[DOCUMENT EXTRACT]:
Leslie Robert (Les) Krims (1942) is a conceptualist photographer living in Buffalo, New York. He is noted for his carefully arranged fabricated photographs (called “fictions”), various candid series, a satirical edge, dark humor, and long-standing criticism of what he describes as leftist twaddle. His controversial images resembling tableaus deal with taboos surrounding sex, race, and consumer culture. He often portrays nudes in unusual, shocking, or comical situations as seen in his photobook Making Chicken Soup (1972).

Born Leslie Robert Krims on August 16, 1942 in Brooklyn, NY, he attended the Cooper Union for his BFA and later received his MFA from Pratt Institute. After finishing his degree, Krims began teaching photography first at the Rochester Institute of Technology and then Buffalo State College where he has been a professor for over 40 years and has mentored students such as Cindy Sherman. The artist’s works are held in the collections of The Museum of Modern Art in Brooklyn, the George Eastman House in Rochester, and the National Gallery of Canada in Ottawa, among others. Krims continues to live and work in Buffalo, NY.

Les Krims has published numerous offset works. In his portfolio The Deerslayers (1972), Krims took pictures of deer hunters who had voluntarily stopped at “deer check stations” so that NYS conservationists could examine the general health of the deer. Pictured posing with their kills, Krims suggested the hunters had much in common with performance art and odd manifestations of sculpture. He also attempted to underscore the American nature and long tradition of deer hunting as one aspect of criticism of animal rights and anti-Vietnam War activists.
In The Little People of America (1971), Krims received permission to photograph people belonging to a national organization founded by the actor Billy Barty, called “The Little People of America.” Many of the pictures were made at national conventions of the L.P.A, in Oakland, CA, and Atlanta, GA. Krims sought to show that the people he photographed were brave, normal people, having more in common with the Mid-West than the Upper-West-Side, unlike the way the dwarf was portrayed in the history of art or contemporary photographs.

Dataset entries
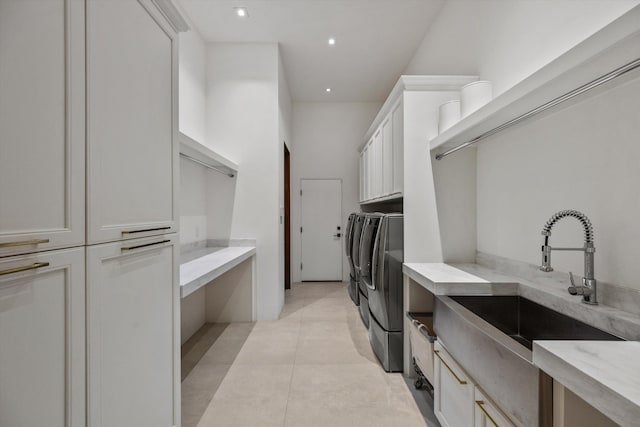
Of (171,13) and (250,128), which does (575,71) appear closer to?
(171,13)

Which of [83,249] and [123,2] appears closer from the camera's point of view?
[83,249]

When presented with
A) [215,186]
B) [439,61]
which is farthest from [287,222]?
[439,61]

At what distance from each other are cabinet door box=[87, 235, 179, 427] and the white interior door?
412 cm

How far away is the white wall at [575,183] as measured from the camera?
1.26 metres

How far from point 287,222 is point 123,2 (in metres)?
4.34

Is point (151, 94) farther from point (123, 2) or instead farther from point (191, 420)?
point (191, 420)

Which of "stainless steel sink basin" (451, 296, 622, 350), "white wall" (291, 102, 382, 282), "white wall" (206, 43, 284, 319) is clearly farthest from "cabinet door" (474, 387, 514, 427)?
"white wall" (291, 102, 382, 282)

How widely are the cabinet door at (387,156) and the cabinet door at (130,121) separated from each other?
2039mm

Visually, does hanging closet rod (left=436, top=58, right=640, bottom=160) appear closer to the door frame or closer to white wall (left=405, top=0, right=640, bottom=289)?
white wall (left=405, top=0, right=640, bottom=289)

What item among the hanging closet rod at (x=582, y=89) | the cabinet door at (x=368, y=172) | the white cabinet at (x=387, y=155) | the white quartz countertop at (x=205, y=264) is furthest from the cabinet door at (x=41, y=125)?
the cabinet door at (x=368, y=172)

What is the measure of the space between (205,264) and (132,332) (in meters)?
1.31

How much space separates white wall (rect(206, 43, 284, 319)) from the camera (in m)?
3.61

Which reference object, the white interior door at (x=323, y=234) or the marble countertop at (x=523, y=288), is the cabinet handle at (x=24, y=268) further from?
the white interior door at (x=323, y=234)

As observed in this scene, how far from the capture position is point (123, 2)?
1.13 meters
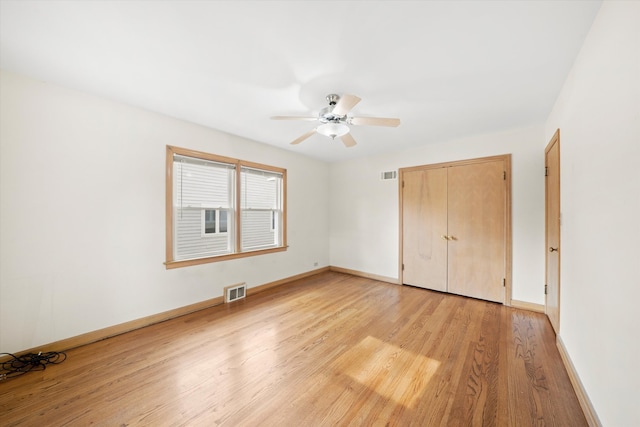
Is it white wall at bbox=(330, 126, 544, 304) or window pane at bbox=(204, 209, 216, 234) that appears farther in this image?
window pane at bbox=(204, 209, 216, 234)

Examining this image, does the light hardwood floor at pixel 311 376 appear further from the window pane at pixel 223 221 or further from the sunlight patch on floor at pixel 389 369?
the window pane at pixel 223 221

[ASSIGNMENT 1]: Which works by Krims does the Les Krims passage name, and what year is given for each?
[ASSIGNMENT 2]: Can you print the Les Krims passage between "In The Little" and "or contemporary photographs.", inclusive?

[TASK RESPONSE 1]:
- Making Chicken Soup (1972)
- The Deerslayers (1972)
- The Little People of America (1971)

[TASK RESPONSE 2]:
In The Little People of America (1971), Krims received permission to photograph people belonging to a national organization founded by the actor Billy Barty, called “The Little People of America.” Many of the pictures were made at national conventions of the L.P.A, in Oakland, CA, and Atlanta, GA. Krims sought to show that the people he photographed were brave, normal people, having more in common with the Mid-West than the Upper-West-Side, unlike the way the dwarf was portrayed in the history of art or contemporary photographs.